Pharmacology Departement, Medicine University, Monastir, Tunisia.
Fundam Clin Pharmacol. 2010 Aug;24(4):429-32. doi: 10.1111/j.1472-8206.2009.00794.x. Epub 2009 Nov 18.
We report a case of acute generalized exanthematous pustulosis (AGEP) after cefotaxime use confirmed by a positive patch test. A 30-year-old woman received cefotaxime, fosfomycin and ciprofloxacin for sinusitis.

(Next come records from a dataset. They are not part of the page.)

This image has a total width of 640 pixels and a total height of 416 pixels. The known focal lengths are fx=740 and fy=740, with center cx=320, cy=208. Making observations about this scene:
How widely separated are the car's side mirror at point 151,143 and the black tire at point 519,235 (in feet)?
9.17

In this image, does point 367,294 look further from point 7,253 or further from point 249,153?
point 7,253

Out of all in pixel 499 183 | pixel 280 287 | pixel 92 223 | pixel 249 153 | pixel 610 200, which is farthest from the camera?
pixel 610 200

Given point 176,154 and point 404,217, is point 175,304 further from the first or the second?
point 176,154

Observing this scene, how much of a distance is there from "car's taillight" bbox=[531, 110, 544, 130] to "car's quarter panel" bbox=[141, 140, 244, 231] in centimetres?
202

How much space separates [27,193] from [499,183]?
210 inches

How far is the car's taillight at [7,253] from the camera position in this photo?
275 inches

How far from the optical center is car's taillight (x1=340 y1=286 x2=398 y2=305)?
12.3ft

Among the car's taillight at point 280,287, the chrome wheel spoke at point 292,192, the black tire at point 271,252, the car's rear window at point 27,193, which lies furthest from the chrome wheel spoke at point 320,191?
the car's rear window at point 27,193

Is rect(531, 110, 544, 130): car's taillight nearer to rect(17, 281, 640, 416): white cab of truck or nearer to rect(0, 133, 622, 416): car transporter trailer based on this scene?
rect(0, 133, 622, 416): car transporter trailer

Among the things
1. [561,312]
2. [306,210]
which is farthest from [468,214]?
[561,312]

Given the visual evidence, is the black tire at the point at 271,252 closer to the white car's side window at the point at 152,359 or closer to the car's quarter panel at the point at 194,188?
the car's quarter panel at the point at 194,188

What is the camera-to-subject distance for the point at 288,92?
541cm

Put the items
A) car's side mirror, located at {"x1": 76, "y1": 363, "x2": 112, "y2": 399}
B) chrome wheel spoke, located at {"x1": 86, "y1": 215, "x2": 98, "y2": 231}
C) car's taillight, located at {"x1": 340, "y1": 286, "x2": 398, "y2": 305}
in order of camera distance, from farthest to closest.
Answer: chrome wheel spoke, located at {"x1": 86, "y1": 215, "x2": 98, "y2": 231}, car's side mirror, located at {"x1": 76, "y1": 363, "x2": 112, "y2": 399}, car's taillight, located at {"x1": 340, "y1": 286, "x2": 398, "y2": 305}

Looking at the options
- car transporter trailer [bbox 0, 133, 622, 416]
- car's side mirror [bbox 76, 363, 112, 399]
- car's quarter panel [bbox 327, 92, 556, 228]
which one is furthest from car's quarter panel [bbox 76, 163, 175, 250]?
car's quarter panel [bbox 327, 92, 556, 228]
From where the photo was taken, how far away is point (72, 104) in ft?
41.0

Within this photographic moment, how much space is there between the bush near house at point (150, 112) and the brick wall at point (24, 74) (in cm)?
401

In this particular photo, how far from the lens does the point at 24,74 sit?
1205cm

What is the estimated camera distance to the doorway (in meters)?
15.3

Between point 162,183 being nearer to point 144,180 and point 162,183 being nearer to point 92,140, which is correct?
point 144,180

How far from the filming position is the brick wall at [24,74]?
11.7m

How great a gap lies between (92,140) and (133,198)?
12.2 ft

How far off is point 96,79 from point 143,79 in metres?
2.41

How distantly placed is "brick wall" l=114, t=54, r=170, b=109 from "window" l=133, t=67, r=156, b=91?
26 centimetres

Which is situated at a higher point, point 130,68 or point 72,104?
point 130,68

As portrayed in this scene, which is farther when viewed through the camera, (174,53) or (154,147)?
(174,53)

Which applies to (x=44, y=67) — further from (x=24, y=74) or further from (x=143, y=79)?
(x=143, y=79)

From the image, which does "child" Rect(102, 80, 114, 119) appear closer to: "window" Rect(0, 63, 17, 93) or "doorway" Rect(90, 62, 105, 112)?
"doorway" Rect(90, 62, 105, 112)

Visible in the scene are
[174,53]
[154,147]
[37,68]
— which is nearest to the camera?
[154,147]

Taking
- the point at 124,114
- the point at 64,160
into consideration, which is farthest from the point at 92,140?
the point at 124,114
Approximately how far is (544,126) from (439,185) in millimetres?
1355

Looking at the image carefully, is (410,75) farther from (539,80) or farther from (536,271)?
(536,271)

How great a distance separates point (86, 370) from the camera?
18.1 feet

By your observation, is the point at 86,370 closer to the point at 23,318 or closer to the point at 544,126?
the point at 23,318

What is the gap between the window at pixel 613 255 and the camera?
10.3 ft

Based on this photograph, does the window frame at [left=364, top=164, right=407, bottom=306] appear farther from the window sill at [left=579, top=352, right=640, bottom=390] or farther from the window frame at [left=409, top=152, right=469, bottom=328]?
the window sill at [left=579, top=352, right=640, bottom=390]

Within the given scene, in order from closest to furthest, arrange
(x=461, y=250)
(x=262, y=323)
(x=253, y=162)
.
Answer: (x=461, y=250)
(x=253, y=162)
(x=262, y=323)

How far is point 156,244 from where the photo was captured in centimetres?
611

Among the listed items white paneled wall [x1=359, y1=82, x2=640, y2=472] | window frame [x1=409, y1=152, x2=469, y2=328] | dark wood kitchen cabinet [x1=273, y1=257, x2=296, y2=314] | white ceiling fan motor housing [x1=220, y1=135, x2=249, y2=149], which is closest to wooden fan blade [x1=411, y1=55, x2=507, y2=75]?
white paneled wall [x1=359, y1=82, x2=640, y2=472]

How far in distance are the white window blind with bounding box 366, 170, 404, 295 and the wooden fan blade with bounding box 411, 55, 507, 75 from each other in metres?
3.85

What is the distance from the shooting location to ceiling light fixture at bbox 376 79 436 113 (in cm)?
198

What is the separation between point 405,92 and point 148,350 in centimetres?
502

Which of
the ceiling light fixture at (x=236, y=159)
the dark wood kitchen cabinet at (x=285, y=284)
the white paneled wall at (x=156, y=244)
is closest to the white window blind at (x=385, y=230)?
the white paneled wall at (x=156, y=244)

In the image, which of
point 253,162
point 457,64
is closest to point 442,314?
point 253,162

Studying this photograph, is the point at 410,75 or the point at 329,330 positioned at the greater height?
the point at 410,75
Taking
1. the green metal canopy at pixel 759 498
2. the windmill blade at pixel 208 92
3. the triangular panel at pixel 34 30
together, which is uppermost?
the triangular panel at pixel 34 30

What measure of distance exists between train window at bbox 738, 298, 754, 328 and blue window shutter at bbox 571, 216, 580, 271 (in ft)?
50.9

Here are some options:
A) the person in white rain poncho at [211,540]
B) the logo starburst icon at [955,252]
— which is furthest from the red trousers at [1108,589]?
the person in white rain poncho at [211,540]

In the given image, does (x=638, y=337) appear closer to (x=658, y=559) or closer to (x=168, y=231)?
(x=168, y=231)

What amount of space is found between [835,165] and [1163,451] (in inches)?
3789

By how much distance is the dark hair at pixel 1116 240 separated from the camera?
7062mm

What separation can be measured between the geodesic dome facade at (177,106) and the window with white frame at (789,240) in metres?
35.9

Twelve days after drug initiation, she developed an extending pustular erythema associated with fever. Laboratory investigations showed marked leukocytosis. His blood chemistry was normal. The histological examination showed parakeratosis, spongiosis and nonfollicular intra-epidermal pustules consistent with AGEP. All medications were withdrawn. The symptoms resolved within 11 days after cefotaxime discontinuation. Patch tests were positive to cefotaxime after 48 h, while ciprofloxacin and fosfomycin yielded negative findings. Based on the Naranjo algorithm, it is probable that AGEP reaction was caused by cefotaxime. To our knowledge, this is the first reported case of AGEP associated with positive cefotaxime patch testing.
我们报告了一例头孢噻肟使用后确诊的急性泛发性发疹性脓疱病(AGEP),其阳性斑贴试验结果也证实了这一点。一名 30 岁女性因鼻窦炎接受头孢噻肟、磷霉素和环丙沙星治疗。用药 12 天后,她出现了扩展的脓疱性红斑,并伴有发热。实验室检查显示白细胞显著增多。血液化学检查正常。组织学检查显示角化不全、海绵形成和非滤泡性表皮内脓疱,符合 AGEP 的特征。所有药物均被停用。头孢噻肟停药后 11 天内症状缓解。头孢噻肟在 48 小时后斑贴试验阳性,而环丙沙星和磷霉素则为阴性。根据 Naranjo 算法,头孢噻肟引起 AGEP 反应的可能性较大。据我们所知,这是首例与头孢噻肟阳性斑贴试验相关的 AGEP 病例报告。